*Given entries*.
==*==

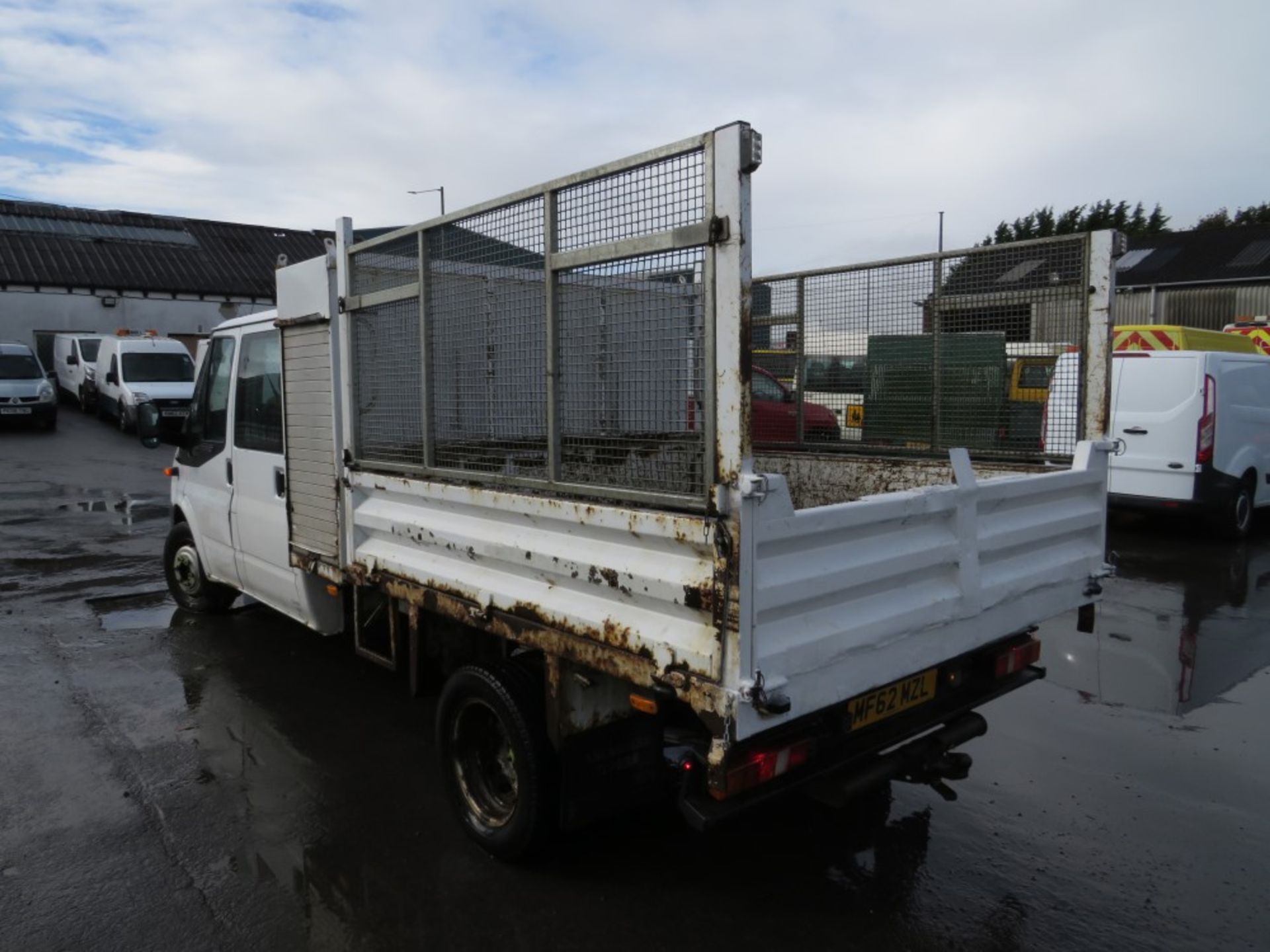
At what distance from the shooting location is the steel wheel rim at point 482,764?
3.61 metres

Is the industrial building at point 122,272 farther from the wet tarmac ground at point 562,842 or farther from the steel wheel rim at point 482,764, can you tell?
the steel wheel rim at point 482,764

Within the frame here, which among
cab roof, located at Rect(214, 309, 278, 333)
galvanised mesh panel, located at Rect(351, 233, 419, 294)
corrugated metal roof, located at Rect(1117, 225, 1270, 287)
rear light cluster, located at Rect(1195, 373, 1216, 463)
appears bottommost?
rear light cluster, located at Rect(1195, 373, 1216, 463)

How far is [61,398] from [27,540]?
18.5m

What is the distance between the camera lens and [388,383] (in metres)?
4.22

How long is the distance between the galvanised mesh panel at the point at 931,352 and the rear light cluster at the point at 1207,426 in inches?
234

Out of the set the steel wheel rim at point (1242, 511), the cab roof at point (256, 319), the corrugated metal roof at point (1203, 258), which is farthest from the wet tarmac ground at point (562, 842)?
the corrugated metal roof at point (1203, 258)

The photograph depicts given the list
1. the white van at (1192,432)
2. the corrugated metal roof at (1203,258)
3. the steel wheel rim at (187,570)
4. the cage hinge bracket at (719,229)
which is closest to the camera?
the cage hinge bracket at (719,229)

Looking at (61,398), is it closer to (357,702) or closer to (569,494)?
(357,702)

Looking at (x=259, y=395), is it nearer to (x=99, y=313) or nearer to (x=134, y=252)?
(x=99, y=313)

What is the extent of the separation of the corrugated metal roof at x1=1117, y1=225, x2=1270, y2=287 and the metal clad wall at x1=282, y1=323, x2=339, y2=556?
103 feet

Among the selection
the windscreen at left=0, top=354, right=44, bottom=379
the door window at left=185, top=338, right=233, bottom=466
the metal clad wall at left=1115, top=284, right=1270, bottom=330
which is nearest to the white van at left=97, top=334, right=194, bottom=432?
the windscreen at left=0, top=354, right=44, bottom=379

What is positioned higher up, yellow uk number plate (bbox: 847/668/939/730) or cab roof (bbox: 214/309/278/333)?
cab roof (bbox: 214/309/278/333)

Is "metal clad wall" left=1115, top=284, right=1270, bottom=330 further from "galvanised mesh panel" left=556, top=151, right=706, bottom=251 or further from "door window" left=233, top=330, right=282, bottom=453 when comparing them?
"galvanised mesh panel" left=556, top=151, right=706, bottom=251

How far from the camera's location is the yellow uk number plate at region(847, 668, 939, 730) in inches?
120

==*==

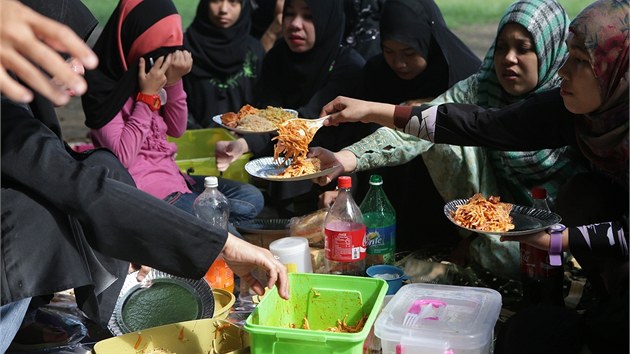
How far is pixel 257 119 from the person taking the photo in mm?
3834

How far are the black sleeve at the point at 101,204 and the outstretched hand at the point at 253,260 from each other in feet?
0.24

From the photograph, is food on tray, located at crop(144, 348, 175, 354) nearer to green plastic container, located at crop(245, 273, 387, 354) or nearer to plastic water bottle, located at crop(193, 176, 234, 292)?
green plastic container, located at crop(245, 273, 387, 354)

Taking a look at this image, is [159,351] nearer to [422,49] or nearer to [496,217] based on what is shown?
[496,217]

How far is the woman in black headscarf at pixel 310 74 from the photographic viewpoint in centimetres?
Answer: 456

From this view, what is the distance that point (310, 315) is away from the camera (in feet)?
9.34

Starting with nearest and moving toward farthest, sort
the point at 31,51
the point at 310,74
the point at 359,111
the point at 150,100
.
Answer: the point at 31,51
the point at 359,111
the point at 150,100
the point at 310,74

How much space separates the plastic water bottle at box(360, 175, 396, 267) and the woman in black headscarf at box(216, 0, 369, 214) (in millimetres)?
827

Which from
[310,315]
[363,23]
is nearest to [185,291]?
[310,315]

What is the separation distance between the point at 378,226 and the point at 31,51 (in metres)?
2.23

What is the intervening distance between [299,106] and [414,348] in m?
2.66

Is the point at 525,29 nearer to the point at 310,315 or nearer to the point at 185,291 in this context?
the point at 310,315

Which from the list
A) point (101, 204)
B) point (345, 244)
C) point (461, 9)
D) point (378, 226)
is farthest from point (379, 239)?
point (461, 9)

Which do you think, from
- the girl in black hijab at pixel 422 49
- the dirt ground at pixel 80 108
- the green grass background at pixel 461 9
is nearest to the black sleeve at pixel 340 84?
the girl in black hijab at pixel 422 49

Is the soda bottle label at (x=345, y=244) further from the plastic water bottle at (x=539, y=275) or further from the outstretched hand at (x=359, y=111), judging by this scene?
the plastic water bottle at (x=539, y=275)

==*==

*Aim*. Count the lines in the entries above that contain the string "door". Reply with only the number.

*The solution*. 2